ETF inflows are beginning to normalize after two consecutive days approaching the $1B mark. Yesterday, Bitcoin ETFs saw $442M in net inflows, and Ethereum ETFs added $63.5M. While lower than the prior sessions, these numbers still confirm strong institutional appetite and reflect healthy demand rotation as retail participants take profits and adopt a more cautious stance.
Beyond ETFs, corporate buying continues to gain traction. Strategy and MetaPlanet are both in active accumulation mode, with MetaPlanet crossing the 5,000 BTC milestone. A major development came with the launch of TwentyOne, a new BTC-focused entity backed by SoftBank, Tether, and Cantor Fitzgerald.
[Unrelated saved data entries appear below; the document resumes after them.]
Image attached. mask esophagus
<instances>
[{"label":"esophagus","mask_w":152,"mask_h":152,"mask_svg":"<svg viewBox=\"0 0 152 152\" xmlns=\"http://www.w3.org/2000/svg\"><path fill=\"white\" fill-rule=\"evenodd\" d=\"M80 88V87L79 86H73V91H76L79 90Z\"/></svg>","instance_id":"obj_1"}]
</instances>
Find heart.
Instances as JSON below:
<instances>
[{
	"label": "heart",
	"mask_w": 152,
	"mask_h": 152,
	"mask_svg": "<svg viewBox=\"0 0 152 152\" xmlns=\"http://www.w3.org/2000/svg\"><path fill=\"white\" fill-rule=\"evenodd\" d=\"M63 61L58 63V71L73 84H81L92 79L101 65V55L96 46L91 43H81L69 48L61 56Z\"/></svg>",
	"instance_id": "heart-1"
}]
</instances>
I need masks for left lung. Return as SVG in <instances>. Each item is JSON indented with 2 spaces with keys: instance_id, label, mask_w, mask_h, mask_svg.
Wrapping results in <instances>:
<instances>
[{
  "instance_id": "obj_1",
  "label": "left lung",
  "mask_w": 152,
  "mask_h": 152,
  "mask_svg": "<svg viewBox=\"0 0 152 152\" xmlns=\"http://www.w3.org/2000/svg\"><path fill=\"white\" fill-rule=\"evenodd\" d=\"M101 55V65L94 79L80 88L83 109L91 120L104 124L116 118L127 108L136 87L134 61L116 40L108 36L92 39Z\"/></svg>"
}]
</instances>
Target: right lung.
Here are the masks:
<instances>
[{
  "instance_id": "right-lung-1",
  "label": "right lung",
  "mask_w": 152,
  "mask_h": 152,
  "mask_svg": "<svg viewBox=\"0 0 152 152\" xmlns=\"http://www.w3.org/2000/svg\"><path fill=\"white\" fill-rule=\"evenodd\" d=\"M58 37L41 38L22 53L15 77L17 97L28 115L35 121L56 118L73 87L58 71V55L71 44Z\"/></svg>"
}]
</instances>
TwentyOne already holds 42,000 BTC and has made clear its ambition to replicate Strategy’s model reinforcing the long-term corporate demand. While this may dilute individual firms’ market cap/BTC holding ratios, it strengthens the case for sustained institutional accumulation and price support at higher levels.
After a nearly uninterrupted rally, it’s logical to see ETF flows and price momentum ease. Market internals now suggest a consolidation phase — our base case remains an accumulation between $90K–$95K, with potential pullbacks to $87K, ahead of a potential breakout toward $100K+ in the coming weeks.